▶ **Document excerpt**
That being said – that we are biologically different, but also socially different because of our education – of course I think that men and women end up bringing different things to the workplace.

There are also studies that show that diversity – not only in terms of gender, but in terms of age, ethnicity and so on – brings value to a team, brings value to a company. There are studies that show that companies that are more diverse, usually perform better in terms of financial and economic topics.

Going back to the example you were sharing. Because women are usually educated to be more empathetic, more caring, more focused on the common good and less focused on themselves, I think they look at technology not only as a means to an end, but also at the impact that technology has.

I think they are aware of the challenges that technology can bring to the world. As you mentioned, there are a lot of very well known women that are voices in this area. But of course there are also men that are very engaged in this topic.

But my opinion is that men and women definitely bring different things to the workplace, diversity is good for companies, is good for teams, and the companies that are able to make the most of that diversity are the companies that are going to succeed.

L Inês thank you for sharing those lovely words for us to finish this program.

Diversity brings better solutions, more long-term sustainability – financially or in whatever endeavor. I also believe in that.

The big challenge is to find that diversity and change mindsets within our teams and our employers and society at large in order to truly be diverse and accept those different ideas and different perspectives when we're creating things.

So I thank you for bringing that forward and I'm very happy to know that we have people doing this within Portugal, helping the ecosystem to mature, more robust and more diverse as you were saying. So thank you for sharing.

As we finish, I always ask our guests to tell the audience where they can be reached. Should anyone complain about any of your opinions or if they just want to follow you and know what you're up to? Where can people reach you?

I Yeah. People can reach me at inessilva.me, that's my website. There you can find my Twitter, LinkedIn, and email. So feel free to email me or follow me on social media. I'm not very active on social media, honestly but I occasionally share what we are doing and what we want to do.

I also want to take this chance to ask whomever is listening to us to also do your part because, of course there's so many things that we need to do.

I think probably a lot of the people that are listening to us work in technology and if you could share what you actually do every day with your cousins, your younger sisters and brothers, because we really need to show people what it actually means to work in technology.

And this applies to boys and girls. Whenever I go to a school, I really see the lack of information that young people have of what is done in a tech company. And so I really ask you to just spend some time sharing the impact of your work, what you do and make sure that they feel happy in the end. Maybe they will feel inspired to pursue a career in technology.

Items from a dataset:
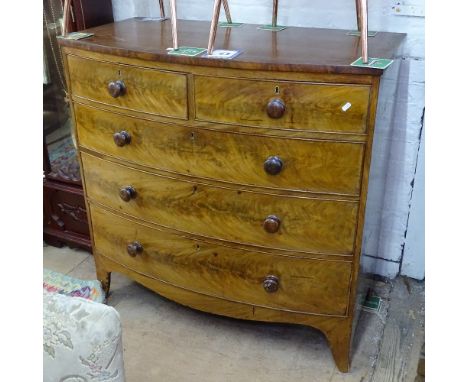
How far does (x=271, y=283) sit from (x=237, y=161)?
410 mm

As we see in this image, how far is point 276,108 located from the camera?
1.31 metres

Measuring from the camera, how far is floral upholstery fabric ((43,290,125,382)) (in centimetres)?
79

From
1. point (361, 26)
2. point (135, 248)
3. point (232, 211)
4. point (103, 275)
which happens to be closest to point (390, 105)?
point (361, 26)

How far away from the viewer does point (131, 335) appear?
6.09 feet

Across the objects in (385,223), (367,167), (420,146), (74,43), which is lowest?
(385,223)

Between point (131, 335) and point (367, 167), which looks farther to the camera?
point (131, 335)

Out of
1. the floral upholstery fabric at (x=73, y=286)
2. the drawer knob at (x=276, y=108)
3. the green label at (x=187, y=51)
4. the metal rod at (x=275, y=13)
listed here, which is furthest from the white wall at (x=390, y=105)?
the floral upholstery fabric at (x=73, y=286)

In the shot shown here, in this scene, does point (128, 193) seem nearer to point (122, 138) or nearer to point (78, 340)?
point (122, 138)

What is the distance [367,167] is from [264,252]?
42 cm

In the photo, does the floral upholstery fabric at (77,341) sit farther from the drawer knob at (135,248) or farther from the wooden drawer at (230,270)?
the drawer knob at (135,248)

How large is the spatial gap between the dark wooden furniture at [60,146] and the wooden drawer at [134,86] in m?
0.48

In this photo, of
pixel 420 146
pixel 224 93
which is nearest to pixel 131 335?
pixel 224 93

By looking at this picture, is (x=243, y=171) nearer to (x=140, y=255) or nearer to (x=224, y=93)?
(x=224, y=93)

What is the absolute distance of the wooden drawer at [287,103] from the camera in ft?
4.17
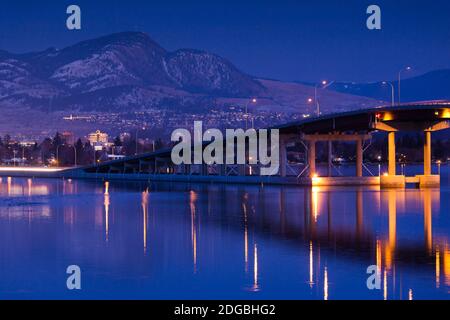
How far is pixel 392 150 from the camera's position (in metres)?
95.2

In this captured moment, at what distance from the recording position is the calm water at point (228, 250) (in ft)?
89.1

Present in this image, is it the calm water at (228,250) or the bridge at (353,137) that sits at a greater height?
the bridge at (353,137)

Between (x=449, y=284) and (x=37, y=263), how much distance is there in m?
13.4

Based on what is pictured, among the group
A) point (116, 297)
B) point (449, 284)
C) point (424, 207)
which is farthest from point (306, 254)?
point (424, 207)

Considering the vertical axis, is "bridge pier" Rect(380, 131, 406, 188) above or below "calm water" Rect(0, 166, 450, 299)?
above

▶ **Required action 1**
According to the interview transcript on diversity in technology, which traits are women usually educated to have? List every one.
▶ **Required action 2**
In the interview transcript on diversity in technology, what website does Inês name as the place where people can reach her?

▶ **Solution 1**
More empathetic, more caring, more focused on the common good, and less focused on themselves.

▶ **Solution 2**
inessilva.me